▶ [The problem] Leave out the pictures and repeat the rest of the material exactly.

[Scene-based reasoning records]
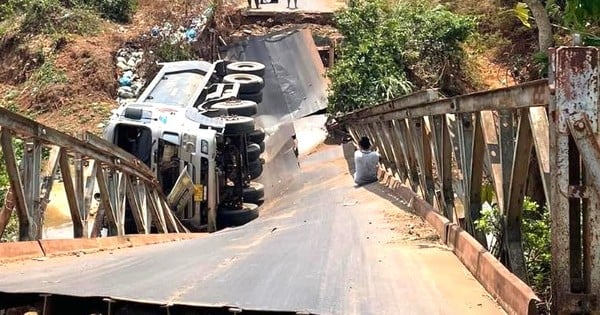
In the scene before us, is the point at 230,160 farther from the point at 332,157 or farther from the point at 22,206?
the point at 22,206

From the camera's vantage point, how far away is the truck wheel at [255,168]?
14.6 m

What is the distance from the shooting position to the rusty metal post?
3.22m

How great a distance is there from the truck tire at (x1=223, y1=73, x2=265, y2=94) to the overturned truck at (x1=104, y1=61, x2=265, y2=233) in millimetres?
1446

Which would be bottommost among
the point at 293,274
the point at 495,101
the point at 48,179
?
the point at 293,274

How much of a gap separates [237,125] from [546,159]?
8678mm

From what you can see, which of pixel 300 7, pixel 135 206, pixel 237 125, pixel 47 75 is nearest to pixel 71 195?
pixel 135 206

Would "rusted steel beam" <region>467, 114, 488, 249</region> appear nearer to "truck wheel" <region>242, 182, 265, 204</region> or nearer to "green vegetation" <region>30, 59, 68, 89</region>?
"truck wheel" <region>242, 182, 265, 204</region>

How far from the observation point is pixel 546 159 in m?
3.76

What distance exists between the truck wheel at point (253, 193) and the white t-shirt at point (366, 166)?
2203 mm

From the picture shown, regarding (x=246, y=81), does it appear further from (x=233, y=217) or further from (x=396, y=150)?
(x=396, y=150)

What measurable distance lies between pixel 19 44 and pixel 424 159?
18.1m

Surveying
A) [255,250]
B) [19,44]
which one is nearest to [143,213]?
[255,250]

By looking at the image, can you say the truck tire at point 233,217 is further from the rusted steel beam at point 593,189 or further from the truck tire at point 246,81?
the rusted steel beam at point 593,189

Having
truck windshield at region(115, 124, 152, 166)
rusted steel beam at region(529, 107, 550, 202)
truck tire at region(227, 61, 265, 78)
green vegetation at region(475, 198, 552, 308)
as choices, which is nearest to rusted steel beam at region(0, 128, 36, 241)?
green vegetation at region(475, 198, 552, 308)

▶ [Exercise solution]
In the scene before us, is the point at 230,160 farther from the point at 332,157 or farther from the point at 22,206?
the point at 22,206

From the camera's vantage point, how far away is the truck wheel at [255,168]?
14.6 m

What is the distance from the shooting position to the rusty metal post?
3.22m

How great a distance is there from the truck tire at (x1=223, y1=73, x2=265, y2=94) to the overturned truck at (x1=104, y1=61, x2=265, y2=233) in millimetres?
1446

Which would be bottommost among
the point at 293,274
the point at 495,101
the point at 48,179
?
the point at 293,274

How much of a gap separates [237,125] from [546,159]?
8678mm

From what you can see, which of pixel 300 7, pixel 135 206, pixel 237 125, pixel 47 75 is nearest to pixel 71 195?
pixel 135 206

Would "rusted steel beam" <region>467, 114, 488, 249</region> appear nearer to "truck wheel" <region>242, 182, 265, 204</region> or nearer to "green vegetation" <region>30, 59, 68, 89</region>?
"truck wheel" <region>242, 182, 265, 204</region>

How far from the observation point is pixel 546 159 in m?
3.76

What distance exists between the truck wheel at point (253, 193) and the white t-shirt at point (366, 166)?
2203 mm

From the picture shown, regarding (x=246, y=81), does it appear further from (x=233, y=217) or further from (x=396, y=150)?
(x=396, y=150)

What measurable distance lies between pixel 19 44 and pixel 424 159?
18.1m

Surveying
A) [255,250]
B) [19,44]
which one is nearest to [143,213]?
[255,250]

By looking at the image, can you say the truck tire at point 233,217 is further from the rusted steel beam at point 593,189 or further from the truck tire at point 246,81?
the rusted steel beam at point 593,189

Having
truck windshield at region(115, 124, 152, 166)
rusted steel beam at region(529, 107, 550, 202)
truck tire at region(227, 61, 265, 78)
green vegetation at region(475, 198, 552, 308)
as choices, which is nearest to rusted steel beam at region(0, 128, 36, 241)?
green vegetation at region(475, 198, 552, 308)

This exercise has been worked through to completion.